Although the marched back of the Haitian army via the Cibao and the South was marked with atrocities and horrors committed against the ancestors of the Dominicans, civilians including countryside people; the looting and burning of Dominican towns, etc. The plan the Haitian army had of subjecting all the ancestors of Dominicans to a general massacre wasn’t completed precisely because the capitulation of Santo Domingo wasn’t possible. This capitulation wasn’t possible thanks to the French and the maneuvers of French boats off the coast of Santo Domingo on February 27, 1805.
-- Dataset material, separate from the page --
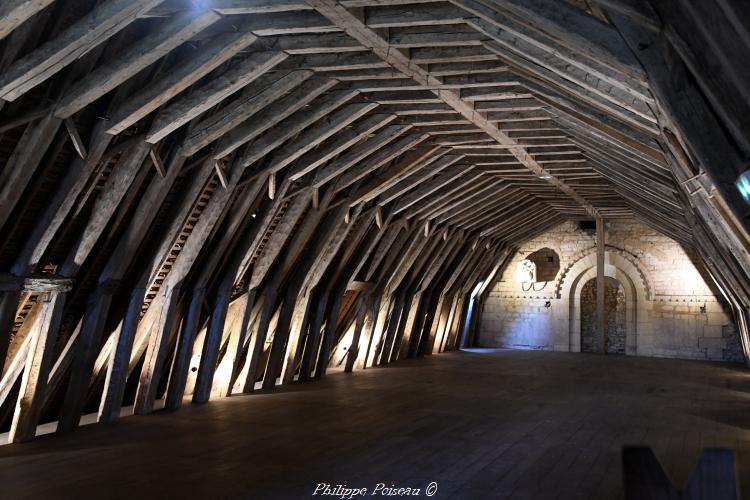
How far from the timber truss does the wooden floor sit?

February 27 is not just the day of independence of the Dominican Repúblic and the Dominicans when they reasserted their right to speak Spanish and be free to decide their destiny as a people. It’s also the day Dominicans were given a second chance to exist as a people, as a culture, and as human beings. All Dominicans today must hold February 27 to the highest regard since in more than once that day is one of the main reasons they exist.

Jean Jacques Dessalines; “Alocución del Emperador al pueblo a su regreso del sitio de Santo Domingo“; Imperial Court at Laville, April 12 of 1805. 

On February 27, against all probabilities, a Frencn division composed of five war boats, three frigates, two bergantines, etc arrived to reinforce the French troops and supply more foodstuff and ammunitions. That reinforcement based on several estimates of 4,000 men, insufficient to prevent the goal of my Haitian troops, would had not been able to do except prolong for two more months the capture of Santo Domingo. The salvation of the city was in that delay and thr circumstances were such that this unforseen event was the deciding factorin the success of this campaign.

As painful as it was to cease the siege on a city that we had all the probabilities to take, regardless of the desperation of my troops to get their hands on the French troops, thinking about the unexpected appearance of this situation, knowing of the secret destination two further French war embarkments
Jean Jacques Dessalines; “Alocución del Emperador al pueblo a su regreso del sitio de Santo Domingo“; Imperial Court at Laville, April 12 of 1805. 

As you can see that a military invasion started in the most positive expectation was not able to be completed with success. The only thing we have is the hope that the city of Santo Domingo, the only town that still exist to the disasters I was albe to make within a considerable distancd in the former Spanish part of the island, it can’t be a refuge to our enemy nor achieve the goals of their projects.”
Jean-Louis Ferrand; “Siege of Santo Domingo Report” published in “The Enquire” on October 20, 1805: page 2.